Here we have a company that has persistently drawn the wrong kind of attention. In less than two years, GPlus has been publicly reprimanded thrice and its board of directors have been fined twice, with the fines totalling RM1.52mil. Is there such a thing as the final straw in matters like this?

It's not just the frontline regulator's patience that's being tested. The GPlus case invites scrutiny of the fine balance between being fair to the minority shareholders and protecting other investors.

Stock exchanges don't usually delist companies just because the companies flout the listing rules. The rationale is that such a move would be unfair to those who own shares in the companies and yet have no say in how the companies are run. Ordinarily, the financially distressed companies are the ones booted out when they're no longer fit to be listed.

What about companies that appear to be healthy but do not always follow the rules?

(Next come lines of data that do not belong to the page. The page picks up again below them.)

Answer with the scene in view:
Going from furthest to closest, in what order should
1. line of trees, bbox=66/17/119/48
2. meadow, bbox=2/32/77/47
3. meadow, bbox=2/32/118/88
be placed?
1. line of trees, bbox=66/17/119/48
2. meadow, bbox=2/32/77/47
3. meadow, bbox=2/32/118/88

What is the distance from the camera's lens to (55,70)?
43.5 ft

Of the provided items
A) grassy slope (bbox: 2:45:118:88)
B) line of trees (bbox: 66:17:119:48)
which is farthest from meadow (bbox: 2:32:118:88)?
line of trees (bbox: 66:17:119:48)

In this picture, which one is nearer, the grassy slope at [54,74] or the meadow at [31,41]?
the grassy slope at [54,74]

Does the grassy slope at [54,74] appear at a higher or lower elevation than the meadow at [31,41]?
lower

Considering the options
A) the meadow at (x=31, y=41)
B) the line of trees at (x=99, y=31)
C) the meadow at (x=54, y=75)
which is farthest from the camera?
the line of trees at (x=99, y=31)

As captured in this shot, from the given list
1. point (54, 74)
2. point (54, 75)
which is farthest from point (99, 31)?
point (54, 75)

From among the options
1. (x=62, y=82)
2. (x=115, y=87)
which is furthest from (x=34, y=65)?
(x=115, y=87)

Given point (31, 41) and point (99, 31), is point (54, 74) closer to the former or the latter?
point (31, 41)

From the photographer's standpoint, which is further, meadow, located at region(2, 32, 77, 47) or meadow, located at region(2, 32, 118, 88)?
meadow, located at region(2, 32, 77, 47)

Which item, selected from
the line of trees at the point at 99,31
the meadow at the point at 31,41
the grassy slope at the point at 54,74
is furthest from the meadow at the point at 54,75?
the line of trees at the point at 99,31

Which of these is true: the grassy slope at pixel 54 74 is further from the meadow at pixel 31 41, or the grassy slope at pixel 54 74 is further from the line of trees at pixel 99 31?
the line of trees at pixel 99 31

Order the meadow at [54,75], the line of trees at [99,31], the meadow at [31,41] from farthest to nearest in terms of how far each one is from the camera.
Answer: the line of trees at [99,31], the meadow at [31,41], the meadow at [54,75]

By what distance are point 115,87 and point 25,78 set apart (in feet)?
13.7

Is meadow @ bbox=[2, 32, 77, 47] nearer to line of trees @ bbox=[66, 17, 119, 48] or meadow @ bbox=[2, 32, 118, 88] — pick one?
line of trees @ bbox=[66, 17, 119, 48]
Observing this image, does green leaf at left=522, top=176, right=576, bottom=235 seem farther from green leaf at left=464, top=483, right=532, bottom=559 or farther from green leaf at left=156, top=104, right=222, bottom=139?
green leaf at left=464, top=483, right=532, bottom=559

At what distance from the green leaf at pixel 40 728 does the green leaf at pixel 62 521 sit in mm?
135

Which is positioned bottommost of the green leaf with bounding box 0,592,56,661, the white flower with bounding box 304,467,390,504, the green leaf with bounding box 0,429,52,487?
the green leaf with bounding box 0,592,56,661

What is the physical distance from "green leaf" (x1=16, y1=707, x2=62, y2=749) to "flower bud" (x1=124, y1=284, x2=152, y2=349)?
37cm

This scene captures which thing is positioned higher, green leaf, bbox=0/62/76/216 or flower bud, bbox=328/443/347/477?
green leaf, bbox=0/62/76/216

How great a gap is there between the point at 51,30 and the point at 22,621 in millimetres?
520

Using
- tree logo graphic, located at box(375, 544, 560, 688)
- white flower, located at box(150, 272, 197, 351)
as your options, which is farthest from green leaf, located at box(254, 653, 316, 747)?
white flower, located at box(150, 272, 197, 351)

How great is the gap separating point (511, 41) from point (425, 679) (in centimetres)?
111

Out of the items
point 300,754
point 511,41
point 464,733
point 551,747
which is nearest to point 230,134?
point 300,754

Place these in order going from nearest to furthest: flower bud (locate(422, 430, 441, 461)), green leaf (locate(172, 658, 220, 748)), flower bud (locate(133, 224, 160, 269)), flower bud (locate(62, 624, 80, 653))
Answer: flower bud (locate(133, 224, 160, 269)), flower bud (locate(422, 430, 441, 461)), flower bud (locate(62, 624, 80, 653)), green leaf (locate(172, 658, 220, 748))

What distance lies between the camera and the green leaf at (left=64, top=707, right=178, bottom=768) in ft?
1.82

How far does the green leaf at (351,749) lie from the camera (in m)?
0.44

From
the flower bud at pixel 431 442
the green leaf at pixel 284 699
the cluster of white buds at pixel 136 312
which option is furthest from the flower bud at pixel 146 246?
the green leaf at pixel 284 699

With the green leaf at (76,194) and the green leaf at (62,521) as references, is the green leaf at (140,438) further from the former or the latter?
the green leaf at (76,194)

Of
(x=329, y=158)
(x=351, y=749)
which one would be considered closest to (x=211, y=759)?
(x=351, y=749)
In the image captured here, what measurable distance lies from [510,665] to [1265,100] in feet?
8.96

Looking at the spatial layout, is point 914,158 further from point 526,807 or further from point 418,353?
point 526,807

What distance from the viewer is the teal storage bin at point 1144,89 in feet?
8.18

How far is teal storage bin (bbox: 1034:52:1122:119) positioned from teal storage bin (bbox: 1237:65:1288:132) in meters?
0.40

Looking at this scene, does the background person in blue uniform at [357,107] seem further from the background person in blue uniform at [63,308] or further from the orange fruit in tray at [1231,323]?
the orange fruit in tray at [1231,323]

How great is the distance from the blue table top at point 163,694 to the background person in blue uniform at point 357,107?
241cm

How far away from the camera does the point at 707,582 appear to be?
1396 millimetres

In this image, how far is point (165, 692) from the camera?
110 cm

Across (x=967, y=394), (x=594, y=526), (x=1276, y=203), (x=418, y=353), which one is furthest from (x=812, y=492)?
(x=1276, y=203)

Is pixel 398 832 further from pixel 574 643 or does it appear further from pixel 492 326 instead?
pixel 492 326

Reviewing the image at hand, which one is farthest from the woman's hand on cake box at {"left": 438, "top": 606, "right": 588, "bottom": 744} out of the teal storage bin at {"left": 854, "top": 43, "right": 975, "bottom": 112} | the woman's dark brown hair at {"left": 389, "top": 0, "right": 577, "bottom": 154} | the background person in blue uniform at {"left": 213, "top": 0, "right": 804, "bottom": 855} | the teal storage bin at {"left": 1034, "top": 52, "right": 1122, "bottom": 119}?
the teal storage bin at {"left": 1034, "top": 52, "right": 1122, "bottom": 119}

Yes, it's reasonable for exchanges to say it's up to the investors to check the companies' track record before buying their securities, but what then? Are we relying on good old caveat emptor?

The decision to fine directors instead of the listed companies is good for minority shareholders. Next, we ought to consider how better to protect the other investors, going beyond the mantra that in a disclosure-based regime, all that they need to know has already been announced. The problem is, here's one thing we don't know yet: If a listed company repeatedly breaches the listing requirements, why does it still deserve to be listed?

Executive editor Errol Oh is not a baseball fan, but he does believe that after three strikes, you're out.